Thomas Hardy's novel Tess of the d'Urbervilles (1891) has been adapted for the screen by Roman Polanski, Gerard Brach, and John Brownjohn. It is an eye-inveigling film filled with gorgeous landscapes and memorable rural scenery. In fact, the earth over which the young heroine toils and on which she acts out her fate is a major character in the story. In Hardy's vision of reality, nature is a silent witness to the drudgery, loneliness, and loss of those defeated by forces beyond their comprehension or control.

In the opening scene, John Durbeyfield, a poor farmer, is told by a parson that he is a descendent of one of the most prestigious families in England. His beautiful young daughter Tess is sent to visit the last of the rich d'Urbervilles who live in sumptuous wealth on a palatial country estate. Alec, the nephew of the blind mistress of the manor, offers Tess a job and eventually seduces her. She leaves in shame, returning home to bear a child who dies in infancy.

While working at a dairy, Tess falls in love with Angel Clare, a preacher's son. Just before their marriage, she writes him a letter telling of her past. But, by accident, she slips the missive under the rug by his door and he doesn't see it. After they are wed, Angel tells Tess of an affair he had once; she recounts her sad story and he is shattered. Angel abandons his wife and goes off to Brazil.

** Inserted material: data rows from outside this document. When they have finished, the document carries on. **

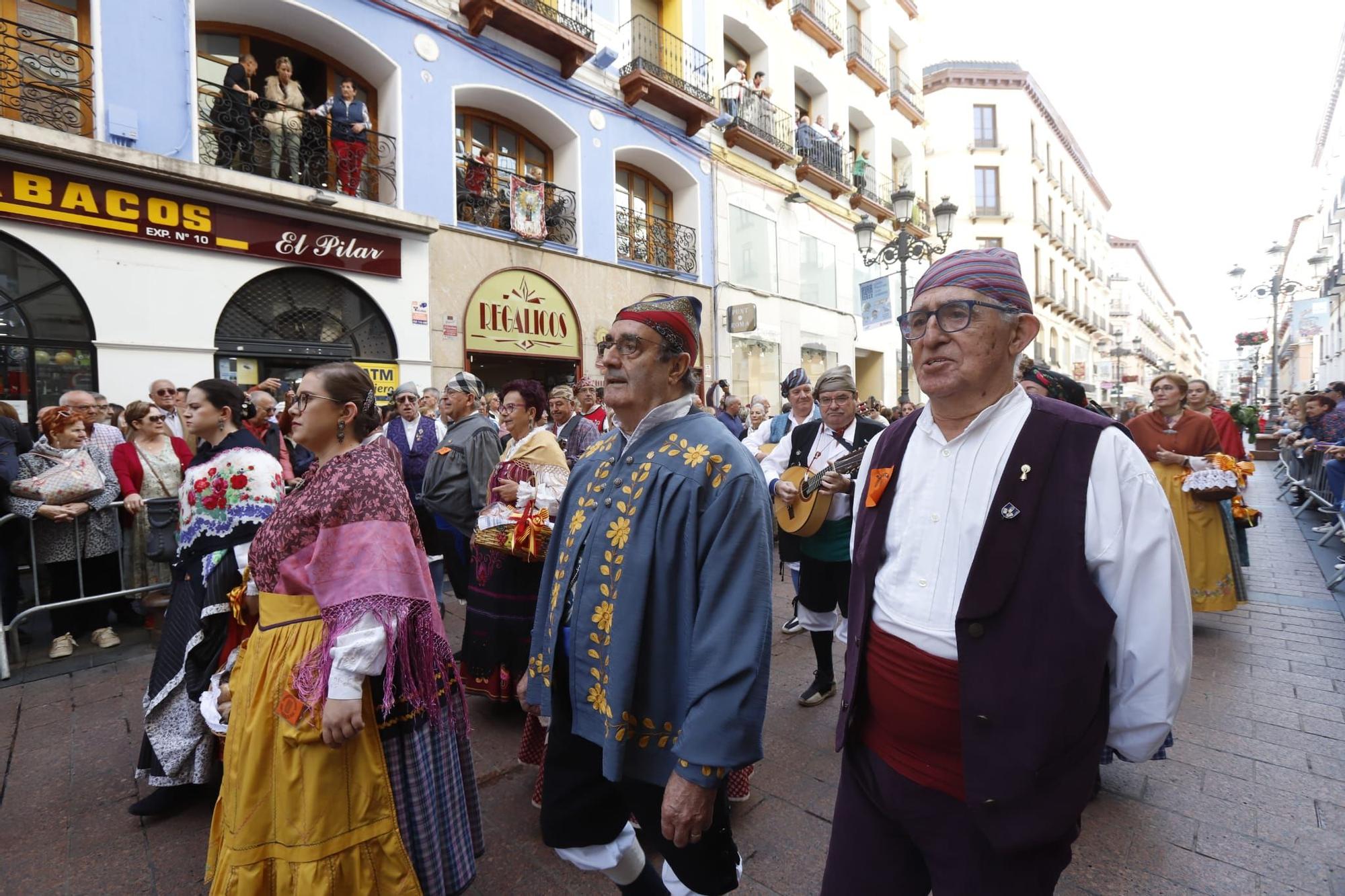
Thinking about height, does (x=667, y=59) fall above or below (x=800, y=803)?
above

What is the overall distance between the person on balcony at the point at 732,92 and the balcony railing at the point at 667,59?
17.6 inches

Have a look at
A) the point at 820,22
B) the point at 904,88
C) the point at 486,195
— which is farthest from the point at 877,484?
the point at 904,88

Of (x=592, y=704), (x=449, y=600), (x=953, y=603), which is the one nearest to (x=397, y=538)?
(x=592, y=704)

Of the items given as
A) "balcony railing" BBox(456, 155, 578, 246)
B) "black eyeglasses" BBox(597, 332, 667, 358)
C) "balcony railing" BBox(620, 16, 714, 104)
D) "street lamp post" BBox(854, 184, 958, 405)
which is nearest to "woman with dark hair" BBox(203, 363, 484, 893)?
"black eyeglasses" BBox(597, 332, 667, 358)

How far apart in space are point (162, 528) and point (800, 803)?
370cm

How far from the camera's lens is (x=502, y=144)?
12.5 metres

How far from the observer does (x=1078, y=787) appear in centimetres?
140

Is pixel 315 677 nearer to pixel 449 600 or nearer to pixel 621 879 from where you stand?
pixel 621 879

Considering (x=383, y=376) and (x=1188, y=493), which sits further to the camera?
(x=383, y=376)

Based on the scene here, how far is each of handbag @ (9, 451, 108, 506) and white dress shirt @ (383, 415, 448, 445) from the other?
7.80 ft

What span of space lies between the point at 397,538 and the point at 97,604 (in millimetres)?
4879

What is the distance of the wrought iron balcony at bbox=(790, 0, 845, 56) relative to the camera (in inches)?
695

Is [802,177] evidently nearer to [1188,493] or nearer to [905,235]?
[905,235]

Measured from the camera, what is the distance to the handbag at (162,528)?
142 inches
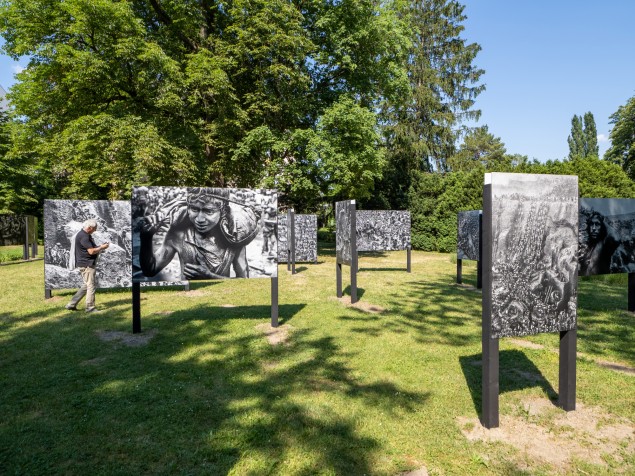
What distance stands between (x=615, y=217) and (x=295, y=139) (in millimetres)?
15957

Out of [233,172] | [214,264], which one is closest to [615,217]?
[214,264]

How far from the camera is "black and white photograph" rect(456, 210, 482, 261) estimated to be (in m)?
12.5

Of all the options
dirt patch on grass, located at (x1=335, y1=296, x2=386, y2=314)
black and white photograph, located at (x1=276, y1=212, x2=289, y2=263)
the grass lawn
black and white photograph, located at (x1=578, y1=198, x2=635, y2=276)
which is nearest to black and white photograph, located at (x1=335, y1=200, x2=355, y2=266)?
dirt patch on grass, located at (x1=335, y1=296, x2=386, y2=314)

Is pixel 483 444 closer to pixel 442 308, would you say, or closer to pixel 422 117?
pixel 442 308

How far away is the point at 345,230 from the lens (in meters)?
10.8

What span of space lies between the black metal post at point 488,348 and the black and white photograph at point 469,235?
8618 millimetres

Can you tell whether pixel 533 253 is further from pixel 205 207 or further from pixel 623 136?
pixel 623 136

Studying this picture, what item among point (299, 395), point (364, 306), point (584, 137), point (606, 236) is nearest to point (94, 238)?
point (364, 306)

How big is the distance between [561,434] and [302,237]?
15.8 metres

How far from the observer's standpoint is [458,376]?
5.52m

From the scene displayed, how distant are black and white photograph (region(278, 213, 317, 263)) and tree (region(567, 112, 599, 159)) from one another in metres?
72.4

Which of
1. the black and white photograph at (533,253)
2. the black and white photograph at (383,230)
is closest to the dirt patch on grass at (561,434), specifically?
the black and white photograph at (533,253)

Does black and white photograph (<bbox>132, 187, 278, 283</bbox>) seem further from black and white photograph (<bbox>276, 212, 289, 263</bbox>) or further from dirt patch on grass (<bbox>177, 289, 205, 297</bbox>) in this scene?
black and white photograph (<bbox>276, 212, 289, 263</bbox>)

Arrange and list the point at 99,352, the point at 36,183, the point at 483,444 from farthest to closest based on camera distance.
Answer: the point at 36,183 → the point at 99,352 → the point at 483,444
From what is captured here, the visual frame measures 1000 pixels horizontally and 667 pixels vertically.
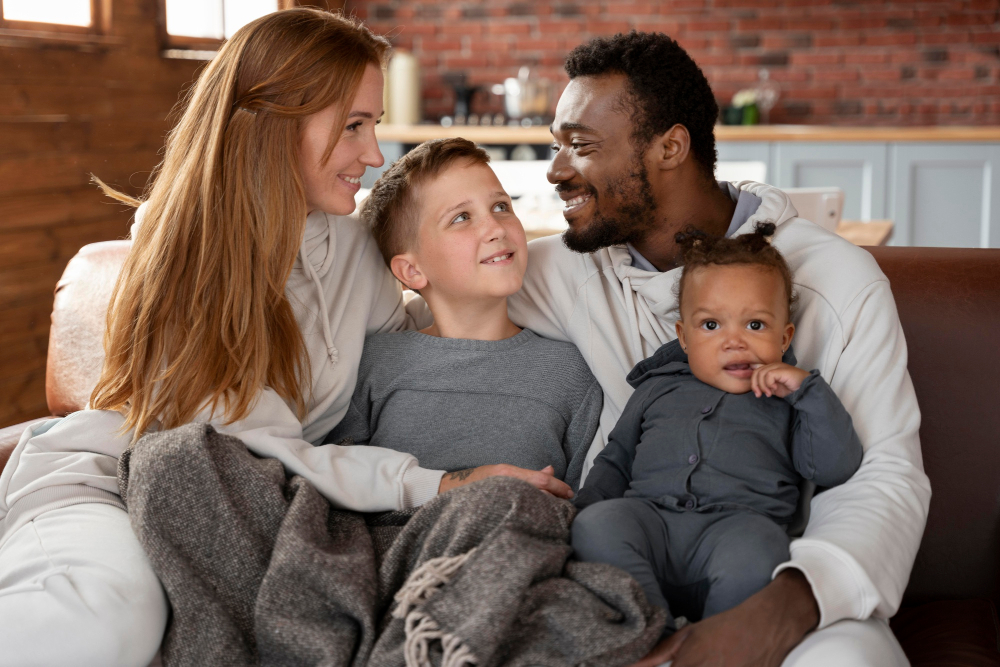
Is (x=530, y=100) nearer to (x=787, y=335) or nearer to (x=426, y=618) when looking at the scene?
(x=787, y=335)

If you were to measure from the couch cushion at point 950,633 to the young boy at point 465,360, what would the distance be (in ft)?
1.83

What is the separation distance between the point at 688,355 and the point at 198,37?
3683 mm

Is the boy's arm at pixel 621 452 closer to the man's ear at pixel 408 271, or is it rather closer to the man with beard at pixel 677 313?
the man with beard at pixel 677 313

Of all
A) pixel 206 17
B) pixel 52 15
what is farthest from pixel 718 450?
pixel 206 17

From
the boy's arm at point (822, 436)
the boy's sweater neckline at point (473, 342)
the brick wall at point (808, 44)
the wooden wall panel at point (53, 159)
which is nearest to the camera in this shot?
the boy's arm at point (822, 436)

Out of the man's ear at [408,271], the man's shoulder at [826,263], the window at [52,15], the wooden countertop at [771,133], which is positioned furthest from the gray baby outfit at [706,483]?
the wooden countertop at [771,133]

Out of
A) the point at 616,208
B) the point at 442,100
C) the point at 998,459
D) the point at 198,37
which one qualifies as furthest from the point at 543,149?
the point at 998,459

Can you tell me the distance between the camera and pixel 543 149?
5125mm

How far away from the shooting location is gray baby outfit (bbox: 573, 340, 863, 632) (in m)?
1.22

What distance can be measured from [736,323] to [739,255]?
104 mm

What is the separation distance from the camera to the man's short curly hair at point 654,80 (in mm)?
1728

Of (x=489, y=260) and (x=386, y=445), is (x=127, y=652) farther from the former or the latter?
(x=489, y=260)

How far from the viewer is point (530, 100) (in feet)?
17.4

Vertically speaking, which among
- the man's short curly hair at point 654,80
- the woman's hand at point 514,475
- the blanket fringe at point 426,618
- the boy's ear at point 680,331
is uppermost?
the man's short curly hair at point 654,80
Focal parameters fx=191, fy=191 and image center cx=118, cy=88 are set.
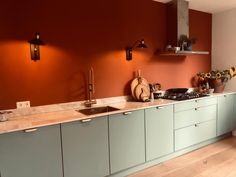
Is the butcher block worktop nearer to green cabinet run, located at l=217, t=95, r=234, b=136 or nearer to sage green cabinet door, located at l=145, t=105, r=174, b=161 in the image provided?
sage green cabinet door, located at l=145, t=105, r=174, b=161

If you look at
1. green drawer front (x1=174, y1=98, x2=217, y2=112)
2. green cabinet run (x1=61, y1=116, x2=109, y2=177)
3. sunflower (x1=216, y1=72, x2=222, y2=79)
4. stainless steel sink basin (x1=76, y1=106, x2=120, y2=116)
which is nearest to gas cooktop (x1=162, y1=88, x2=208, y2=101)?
green drawer front (x1=174, y1=98, x2=217, y2=112)

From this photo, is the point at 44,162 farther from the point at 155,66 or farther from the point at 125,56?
the point at 155,66

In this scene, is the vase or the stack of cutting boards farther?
the vase

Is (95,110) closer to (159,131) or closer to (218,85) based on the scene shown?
(159,131)

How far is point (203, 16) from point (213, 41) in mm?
590

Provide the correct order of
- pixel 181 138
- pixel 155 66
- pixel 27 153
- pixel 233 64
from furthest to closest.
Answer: pixel 233 64 → pixel 155 66 → pixel 181 138 → pixel 27 153

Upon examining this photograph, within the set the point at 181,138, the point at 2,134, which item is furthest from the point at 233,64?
the point at 2,134

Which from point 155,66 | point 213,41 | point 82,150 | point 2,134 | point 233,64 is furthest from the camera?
point 213,41

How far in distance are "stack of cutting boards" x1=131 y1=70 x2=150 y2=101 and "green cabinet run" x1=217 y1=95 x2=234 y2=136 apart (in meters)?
1.42

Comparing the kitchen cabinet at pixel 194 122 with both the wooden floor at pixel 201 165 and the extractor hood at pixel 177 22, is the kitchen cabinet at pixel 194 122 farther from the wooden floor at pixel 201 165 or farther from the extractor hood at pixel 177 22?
the extractor hood at pixel 177 22

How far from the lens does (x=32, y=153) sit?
6.06 feet

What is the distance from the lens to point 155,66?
3.36 m

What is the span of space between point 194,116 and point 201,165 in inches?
29.5

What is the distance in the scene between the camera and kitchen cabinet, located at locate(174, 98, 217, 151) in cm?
292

Tess becomes an itinerant farm laborer and suffers in silence. Following the death of her father, she again finds employment with Alec and settles down with him in exchange for his support of her family. Angel returns with a repentant heart and wants her back. Tess murders Alec and flees with her husband. After wandering aimlessly, they wind up at Stonehenge. She sleeps on the stones of the heathen temple and in the morning awakens to find the police have arrived.

Polanski's best film to date boasts three fine performances: Natassia Kinski as the attractive and wronged Tess; Leigh Lawson as Alec, the man obsessed with her beauty and his need to possess her; and Peter Firth as Angel Claire, Tess's confused husband who, though lacking in compassion and understanding, is capable of love after a period of suffering.

While acknowledging the visual allure of Tess and the notable performances, one has to admit that it is the story's rich thematic material that makes it so interesting. According to critic Northrop Frye, Hardy's philosophy vividly presents "a world of the nightmare and the scapegoat, of bondage, pain and confusion." Love is portrayed in the novel as "a fierce destructive passion that works against loyalty or frustrates the one who possesses it." Polanski's screen version of Hardy's novel conveys this bleak determinism which makes Tess's life a miasma of undeserved anguish and unhappiness. Other themes worth considering are the sexual double standard, the speciousness of class consciousness, and the nefariousness of religious legalism. While some literary devotees may carp that Tess is not a totally accurate rendering of the book, no one can argue that Polanski has not been faithful to the manifold themes of the story.

Special features on the Blu-Ray/DVD include Cine Regards: contains raw footage from the shooting of Tess in the French countryside, clips from an archival interview with Roman Polanski; Once Upon a Time... "Tess" - documentary film on the making of Tess; On the Making of Tess - three short documentaries directed by Laurent Bouzereau in 2004; Tess: The Experience: Director Roman Polanski recalls the experience of shooting Tess, also included are interviews with makeup artist Didier Lavergne, costume designer Anthony Powell, and actor Leigh Lawson, amongst others; an illustrated booklet featuring an essay by critic Colin MacCabe; and more.